◆ Goal of the exercise ◆
Decide whether each statement below agrees with the text on physical activity and vaccine antibody response, answering yes or no and quoting the exact words of the text that settle it. 1. The study found a statistically significant effect of physical activity on S1 antibodies. 2. The a priori power analysis assumed a moderate effect size. 3. In the influenza vaccine study, the group given a sham intervention had the greater seroprotection rate.

◆ Reading text ◆
=== Section Start ===
Participating in regular exercise and being physical active is recommended for all adults³⁸. The negative health consequences of failing to meet adequate levels of physical activity are myriad and include a greater risk of COVID-19 leading to hospitalization and death³⁹. Whether physical activity levels impact the efficacy of prophylactic immune response to SARS-CoV-2 vaccination is not clear, but there is growing evidence that regular physical activity increases the efficacy of vaccination¹⁶. While we did not observe a statistically significant effect of physical activity on the magnitude of S1 (p = 0.127), RBD (p = 0.081), and S2 (p = 0.120) antibodies following SARS-CoV-2 mRNA vaccination, in our a priori power analysis we assumed a moderate effect size (f² = 0.15) between our predictor and outcome variables which may have overestimated the relationship between physical activity and antibody responses resulting in the current study being slightly underpowered to identify a statistically significant effect. Though not statistically significant, there was a positive effect of the average time spent being physical active on the magnitude of antibody response for S1 (β = 0.27), RBD (β = 0.19), and S2 (β = 0.23) suggesting that physical activity may be of practical significance for improving an individual’s antibody response following vaccination. In support of this, previously sedentary aged adults (~ 70 years) who were randomly assigned to a sham intervention had poorer influenza vaccine responses, while those assigned to a cardiovascular exercise program had a significantly greater seroprotection rate at 24 weeks after vaccination⁴⁰. Also, in a recent preprint, individuals who were more physically active had a greater S1/S2 antibody response following vaccination with an inactivated SARS-CoV-2 virus vaccine (CoronaVac)⁴¹. The current study builds upon these findings by suggesting that increasing an individual’s weekly physical activity may potentially improve the antibody response following mRNA vaccinations as well.
=== Section End ===
[Dataset entries]
=== Section Start ===
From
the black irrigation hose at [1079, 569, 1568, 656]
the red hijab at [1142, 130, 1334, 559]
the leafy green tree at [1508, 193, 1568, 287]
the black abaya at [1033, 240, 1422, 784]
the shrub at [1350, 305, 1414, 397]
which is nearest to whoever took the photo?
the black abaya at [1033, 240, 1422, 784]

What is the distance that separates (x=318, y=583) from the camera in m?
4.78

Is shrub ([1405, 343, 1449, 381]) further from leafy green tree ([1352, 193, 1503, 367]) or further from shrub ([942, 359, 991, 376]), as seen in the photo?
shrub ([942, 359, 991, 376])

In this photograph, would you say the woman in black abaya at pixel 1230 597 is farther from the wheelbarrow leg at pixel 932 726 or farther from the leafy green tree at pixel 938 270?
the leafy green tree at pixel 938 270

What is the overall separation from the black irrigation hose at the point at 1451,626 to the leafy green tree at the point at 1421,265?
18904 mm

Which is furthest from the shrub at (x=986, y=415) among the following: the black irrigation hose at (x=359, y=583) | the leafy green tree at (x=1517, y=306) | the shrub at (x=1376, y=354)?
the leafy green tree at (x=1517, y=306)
=== Section End ===
=== Section Start ===
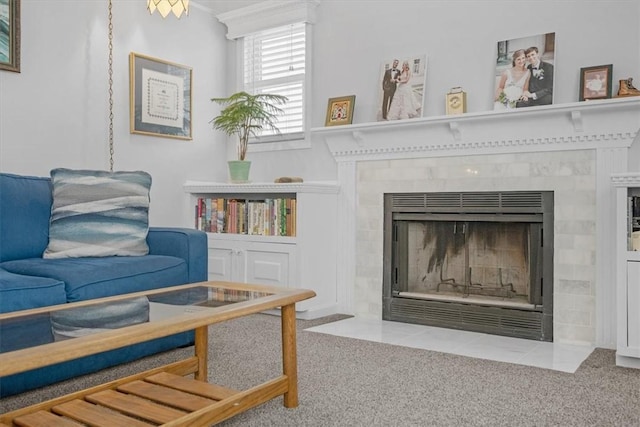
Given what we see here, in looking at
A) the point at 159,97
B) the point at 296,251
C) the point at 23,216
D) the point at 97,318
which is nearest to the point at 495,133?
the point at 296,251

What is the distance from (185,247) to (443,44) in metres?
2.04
=== Section End ===
◆ Answer to this exercise ◆
1. No: "we did not observe a statistically significant effect of physical activity on the magnitude of S1 (p = 0.127)"
2. Yes: "in our a priori power analysis we assumed a moderate effect size (f² = 0.15)"
3. No: "those assigned to a cardiovascular exercise program had a significantly greater seroprotection rate at 24 weeks after vaccination"